> [YOUR TASKS]:
**a.** In the Wendy Carlin biography, who supervised her doctoral thesis?
**b.** Continue the biography of Wendy Carlin from where it stops.

> [PROVIDED TEXT]:
• • • • •
- Born: Wendy Joan Carlin 1957 (age 68–69)
- Spouse: Andrew Glyn (died 2007)
- Children: 2

Academic background
- Alma mater: University of Oxford

Academic work
- Discipline: Macroeconomics
- Institutions: University College London
- Awards: DBE (2015) Rhodes Scholarship
- Website: Information at IDEAS / RePEc;

= Wendy Carlin =

Australian/ British Professor of Economics

Dame Wendy Joan Carlin (born 1957) is a professor of economics at University College London, expert advisor to the Office for Budget Responsibility, and research fellow at the Centre for Economic Policy Research. Her research focuses on macroeconomics, institutions and economic performance, and the economics of transition.

== Early life and education ==
Carlin was born in 1957, her father Brian Frederick Carlin was an agricultural scientist. Carlin completed her undergraduate education at Murdoch University, Australia in 1978. She then went on to study for a master's degree and a DPhil degree at the University of Oxford on a Rhodes Scholarship, finishing in 1987. Her thesis was entitled The development of the factor distribution of income and profitability in West Germany, 1945-1973 and was supervised by Andrea Boltho. In her early academic career, Carlin focused on contemporary economics and economic history, and in particular, West Germany. The statistician John Carlin is her brother.

== Career ==
During her doctoral studies, Carlin was a lecturer in economics at Christ Church, Oxford. After her doctorate she moved to the Department of Economics at UCL where she has remained since. She was appointed professor at UCL in 2002.

In 2000, Carlin became a research fellow at the Centre for Economic Policy Research. Since 2011, Carlin has been a member of the expert advisory board to the Office for Budget Responsibility. Between 2000 and 2015 she was co-managing editor (with Philippe Aghion) of Economics of Transition.

In 2013, Carlin was one of the founders of Curriculum Open-access Resources in Economics (CORE), for which she is now the director. CORE is a new introductory course in economics provided free to students and teachers, hoping to "reform the undergraduate economics curriculum", in which economists "will learn to use evidence from history, experiments and other data sources to test competing explanations and policies" CORE is funded by grants from various organisations, including Open Society Foundations, Friends Provident Foundation and Nuffield Foundation and is based in the Economics Department at University College London. The CORE project has produced an interactive open-access e-book for an introductory course in economics, currently being used at universities around the world such as UCL, Sciences Po, Toulouse School of Economics, Humboldt University, and many more.
• • • • •
> [SUPPLIED DATA]:
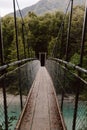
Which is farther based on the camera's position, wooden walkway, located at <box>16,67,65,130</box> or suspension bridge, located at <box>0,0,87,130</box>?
wooden walkway, located at <box>16,67,65,130</box>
• • • • •
> [YOUR RESPONSES]:
**a.** Andrea Boltho

**b.**
In 2015, she became a member of the council of the Royal Economic Society.

Carlin has written three books, all coauthored with David Soskice:
- Macroeconomics and the Wage Bargain: A Modern Approach to Employment, Inflation and the Exchange Rate (1990)
- Macroeconomics: Imperfections, Institutions and Policies (2006)
- Macroeconomics: Institutions, Instability and the Financial System (2015)
The third book integrates the financial system into the macroeconomic model to allow for analysis of financial cycles as well as business cycles and growth.

Since 2019, Carlin has served as an External Professor to the Santa Fe Institute.

== Awards and honours ==
In September 2014, Carlin was awarded an honorary degree in economics from Murdoch University.

In 2016, Carlin was appointed a CBE in the New Year Honours, for services to economics and public finance. She was elevated to DBE in the 2026 New Year Honours.

Carlin received the 2019 Economics Network Outstanding Career Achievement in Economics Education award.

She is a fellow of the European Economic Association and was elected a Fellow of the British Academy in 2023.

== Personal life ==
Carlin was married to University of Oxford economics lecturer Andrew Glyn, with whom she had two children. Glyn died in December 2007 from brain cancer.